→ Instrucción 1:
Anota cada una de las personas nombradas en el fragmento sobre Bolívar, sin repetir ninguna.
→ Instrucción 2:
Responde estas preguntas a partir del fragmento sobre Bolívar:
(a) ¿A quién se atribuye la frase sobre el reguero de pólvora?
(b) ¿Contra qué dice hallarse luchando el autor de la primera cita?
(c) ¿Qué Congreso de Colombia se menciona al final?

→ Fragmento para leer:
◆ ◆ ◆ ◆ ◆ ◆ ◆

Los heraldos de la anarquía

No se sabe en Europa lo que me cuesta mantener el equilibrio en algunas de estas regiones. Parecerá fábula lo que podemos decir de mis servicios, semejantes a los de aquel condenado que llevaba su enorme peso hasta la cumbre para volverse rodando con él otra vez al abismo. Yo me hallo luchando contra los esfuerzos combinados de un mundo; de mi parte estoy solo, y la lucha, por lo mismo, es muy desigual: así, debo ser vencido. La historia misma no me muestra un ejemplo capaz de alentarme; ni aún la fábula nos enseña este prodigio. SIMÓN BOLÍVAR

Habiendo un reguero de pólvora es fácil provocar un incendio cuando cae una chispa. JOSÉ ANTONIO PÁEZ

Venganza de Páez. En pos de las huellas de Boves. Claudicación de Bolívar. «La guerra civil está evitada» Rebelión del civilismo granadino y de la aristocracia peruana. El quinto Congreso de Colombia.

◆ ◆ ◆ ◆ ◆ ◆ ◆

→ Entradas registradas:
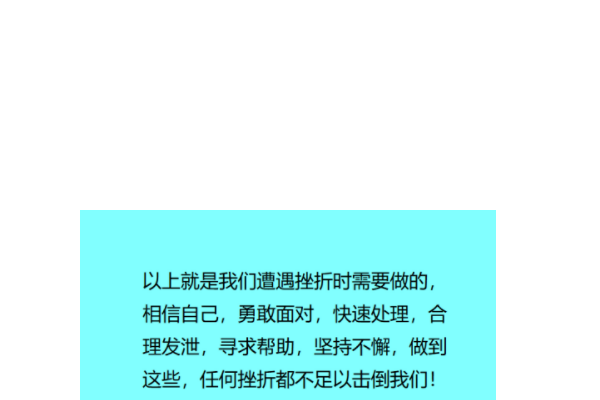 以上就是我们遭遇挫折时需要做的，相信自己，勇敢面对，快速处理，合理发泄，寻求帮助，坚持不懈，做到这些，任何挫折都不足以击倒我们！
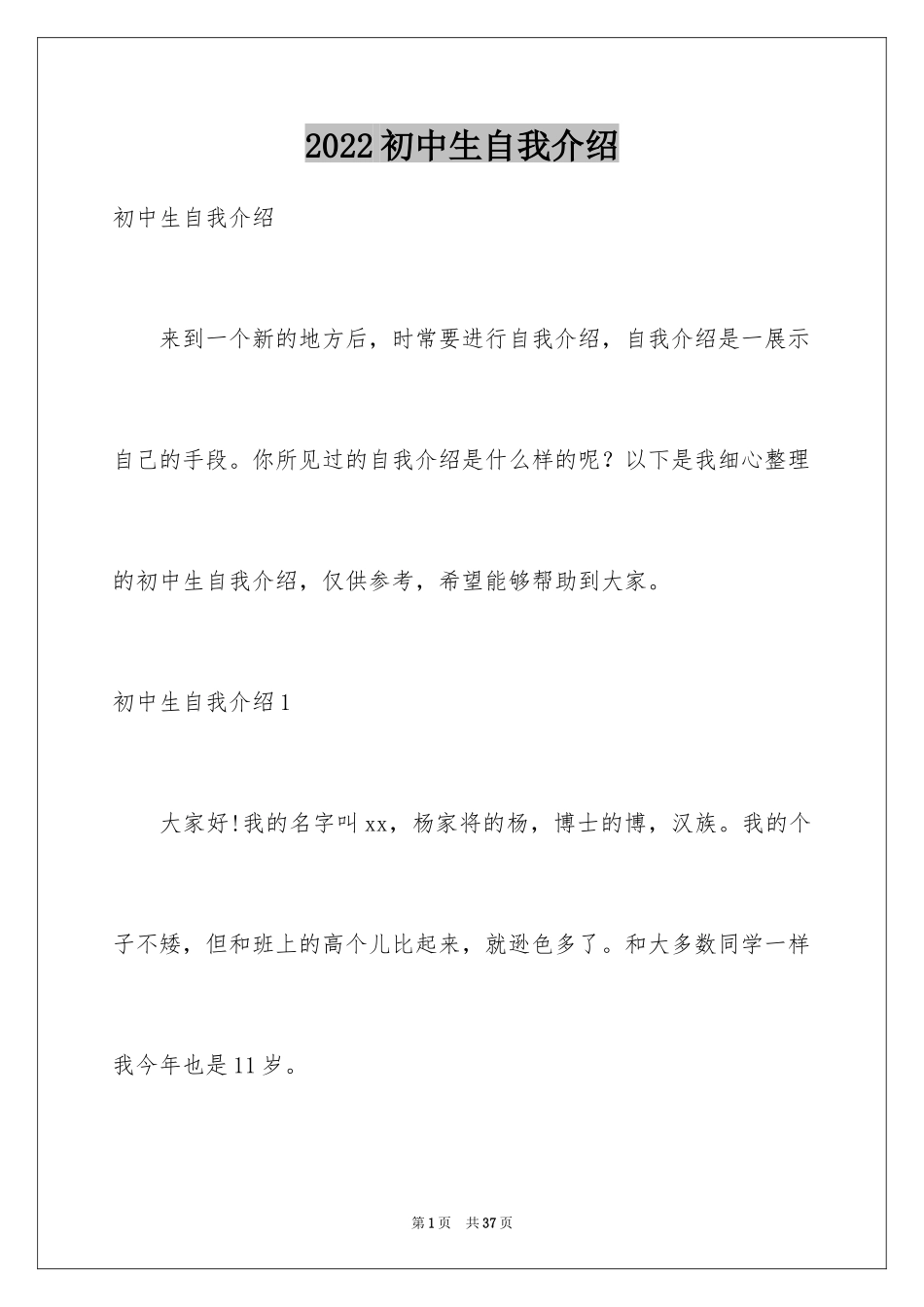 2022初中生自我介绍

初中生自我介绍

来到一个新的地方后，时常要进行自我介绍，自我介绍是一展示自己的手段。你所见过的自我介绍是什么样的呢？以下是我细心整理的初中生自我介绍，仅供参考，希望能够帮助到大家。

初中生自我介绍1

大家好!我的名字叫xx，杨家将的杨，博士的博，汉族。我的个子不矮，但和班上的高个儿比起来，就逊色多了。和大多数同学一样我今年也是11岁。

第1页 共37页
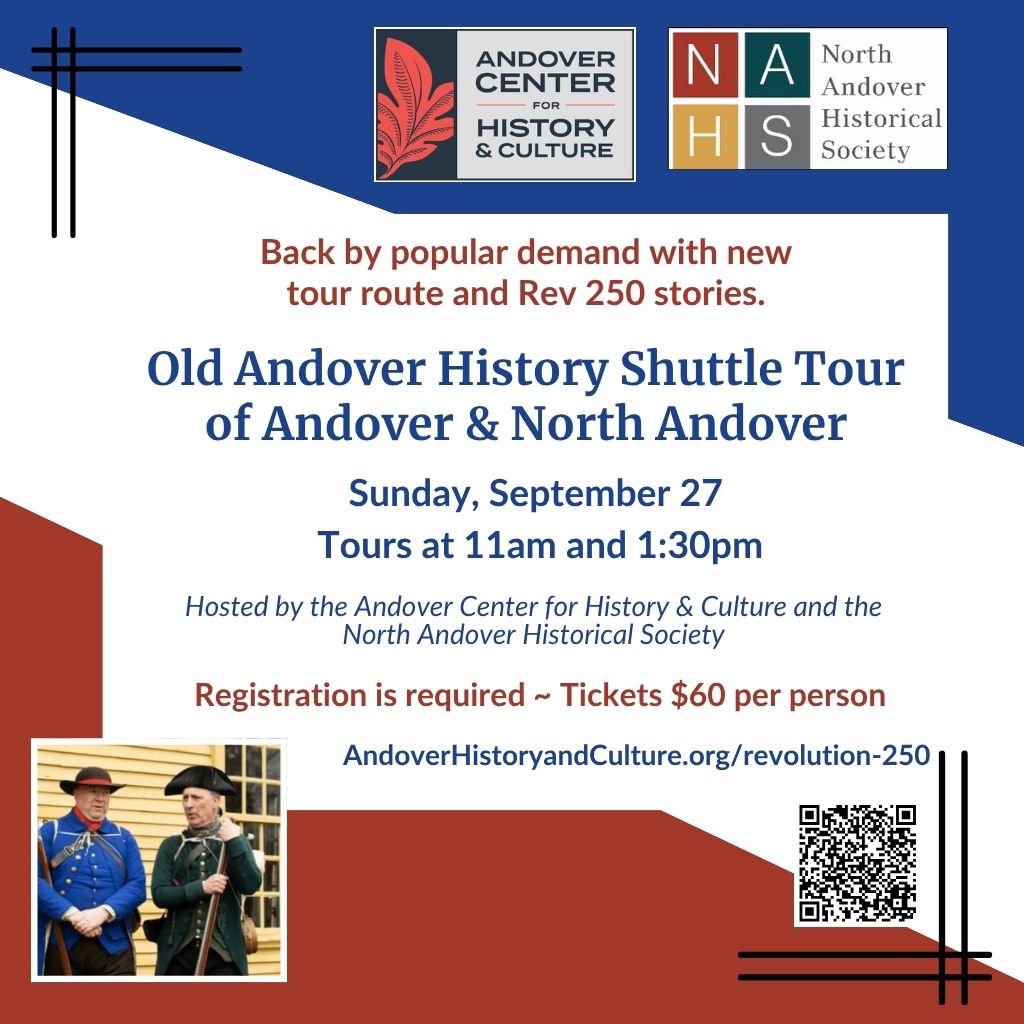 ANDOVER CENTER FOR HISTORY & CULTURE

N A H S North Andover Historical Society

Back by popular demand with new tour route and Rev 250 stories.

Old Andover History Shuttle Tour of Andover & North Andover

Sunday, September 27

Tours at 11am and 1:30pm

Hosted by the Andover Center for History & Culture and the North Andover Historical Society

Registration is required ~ Tickets $60 per person

AndoverHistoryandCulture.org/revolution-250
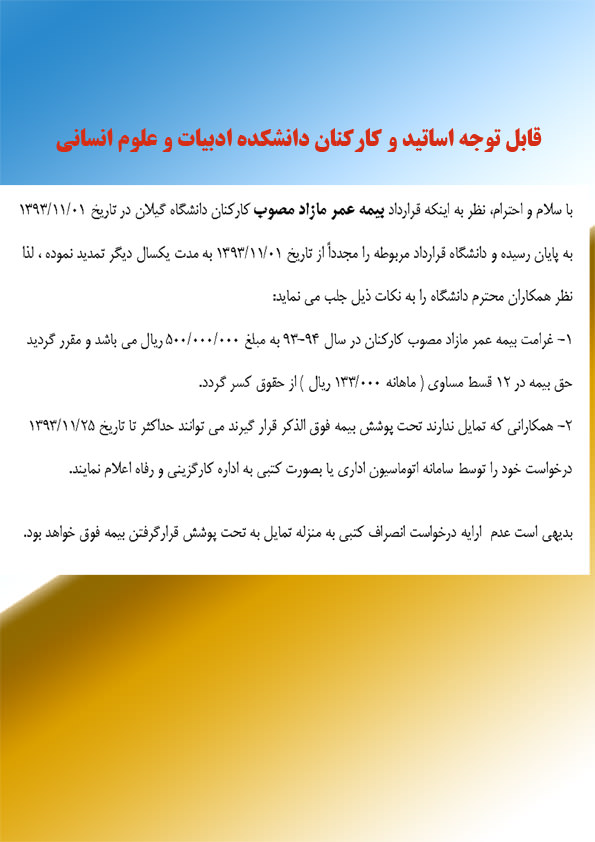 قابل توجه اساتید و کارکنان دانشکده ادبیات و علوم انسانی

با سلام و احترام، نظر به اینکه قرارداد بیمه عمر مازاد مصوب کارکنان دانشگاه گیلان در تاریخ ۱۳۹۳/۱۱/۰۱ به پایان رسیده و دانشگاه قرارداد مربوطه را مجدداً از تاریخ ۱۳۹۳/۱۱/۰۱ به مدت یکسال دیگر تمدید نموده ، لذا نظر همکاران محترم دانشگاه را به نکات ذیل جلب می نماید:

۱- غرامت بیمه عمر مازاد مصوب کارکنان در سال ۹۴-۹۳ به مبلغ ۵۰۰/۰۰۰/۰۰۰ ریال می باشد و مقرر گردید حق بیمه در ۱۲ قسط مساوی ( ماهانه ۱۳۳/۰۰۰ ریال ) از حقوق کسر گردد.

۲- همکارانی که تمایل ندارند تحت پوشش بیمه فوق الذکر قرار گیرند می توانند حداکثر تا تاریخ ۱۳۹۳/۱۱/۲۵ درخواست خود را توسط سامانه اتوماسیون اداری یا بصورت کتبی به اداره کارگزینی و رفاه اعلام نمایند.

بدیهی است عدم ارایه درخواست انصراف کتبی به منزله تمایل به تحت پوشش قرارگرفتن بیمه فوق خواهد بود.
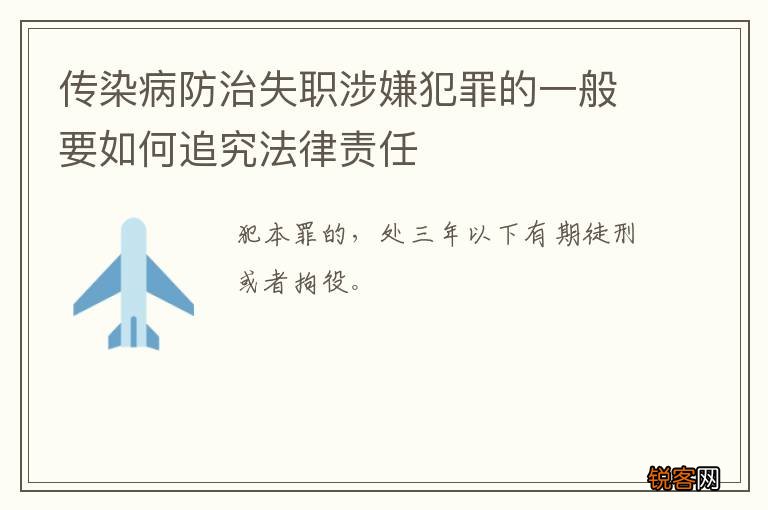 传染病防治失职涉嫌犯罪的一般要如何追究法律责任

犯本罪的，处三年以下有期徒刑或者拘役。

锐客网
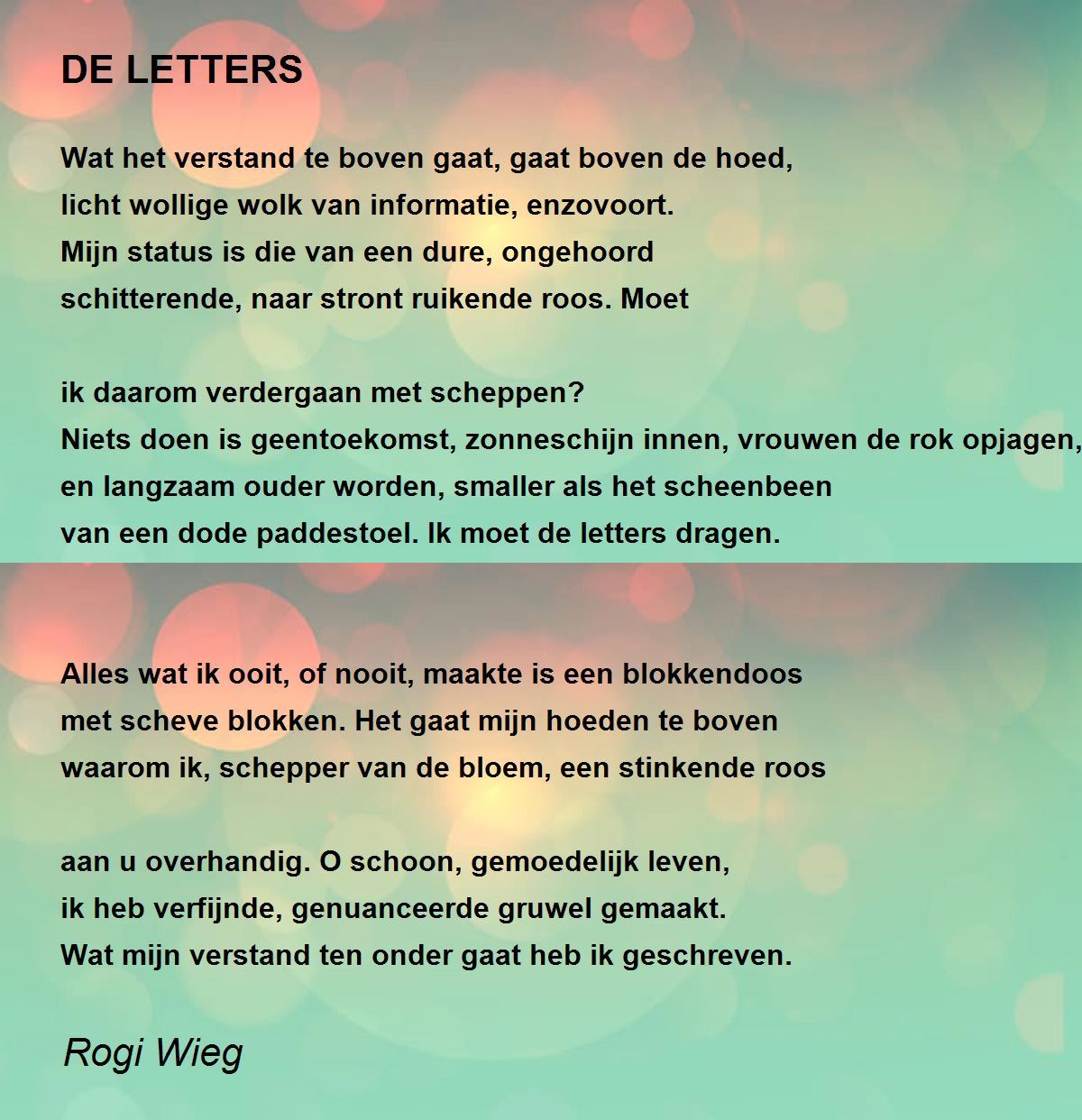 DE LETTERS

Wat het verstand te boven gaat, gaat boven de hoed,
licht wollige wolk van informatie, enzovoort.
Mijn status is die van een dure, ongehoord
schitterende, naar stront ruikende roos. Moet

ik daarom verdergaan met scheppen?
Niets doen is geentoekomst, zonneschijn innen, vrouwen de rok opjagen,
en langzaam ouder worden, smaller als het scheenbeen
van een dode paddestoel. Ik moet de letters dragen.

Alles wat ik ooit, of nooit, maakte is een blokkendoos
met scheve blokken. Het gaat mijn hoeden te boven
waarom ik, schepper van de bloem, een stinkende roos

aan u overhandig. O schoon, gemoedelijk leven,
ik heb verfijnde, genuanceerde gruwel gemaakt.
Wat mijn verstand ten onder gaat heb ik geschreven.

Rogi Wieg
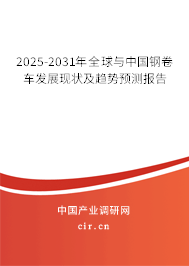 2025-2031年全球与中国钢卷车发展现状及趋势预测报告

中国产业调研网

cir.cn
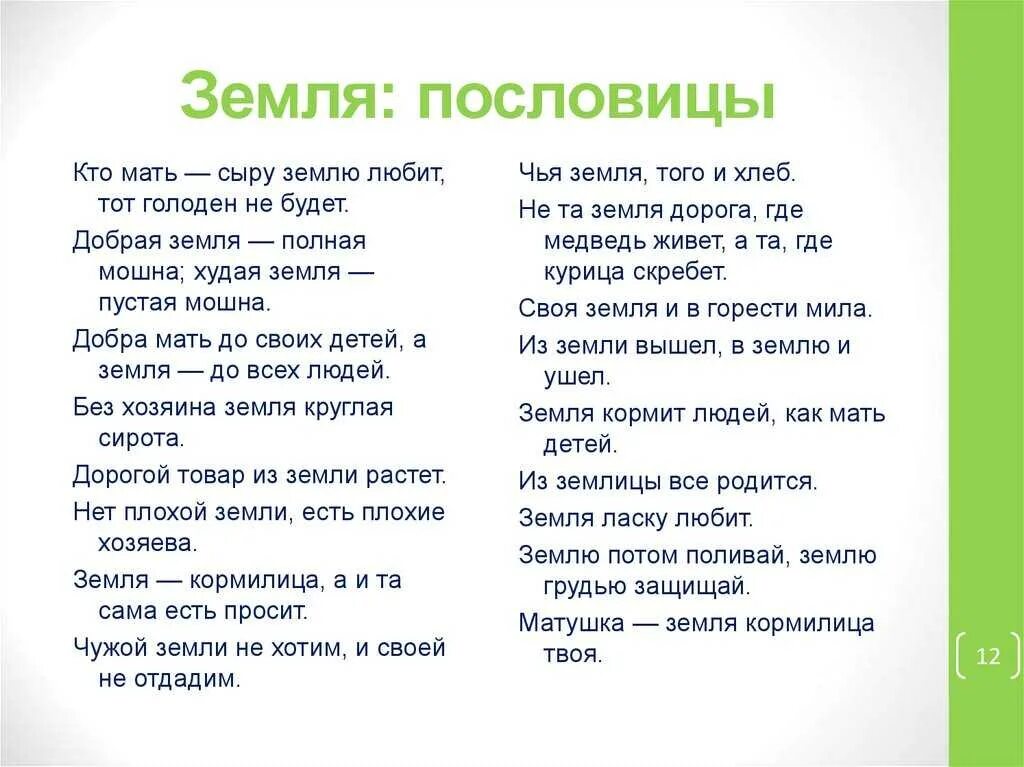 Земля: пословицы

Кто мать — сыру землю любит, тот голоден не будет.

Добрая земля — полная мошна; худая земля — пустая мошна.

Добра мать до своих детей, а земля — до всех людей.

Без хозяина земля круглая сирота.

Дорогой товар из земли растет.

Нет плохой земли, есть плохие хозяева.

Земля — кормилица, а и та сама есть просит.

Чужой земли не хотим, и своей не отдадим.

Чья земля, того и хлеб.

Не та земля дорога, где медведь живет, а та, где курица скребет.

Своя земля и в горести мила.

Из земли вышел, в землю и ушел.

Земля кормит людей, как мать детей.

Из землицы все родится.

Земля ласку любит.

Землю потом поливай, землю грудью защищай.

Матушка — земля кормилица твоя.

12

◆ ◆ ◆ ◆ ◆ ◆ ◆

→ Resultado 1:
Simón Bolívar
José Antonio Páez
Boves

→ Resultado 2:
(a) A José Antonio Páez.
(b) Contra los esfuerzos combinados de un mundo.
(c) El quinto Congreso de Colombia.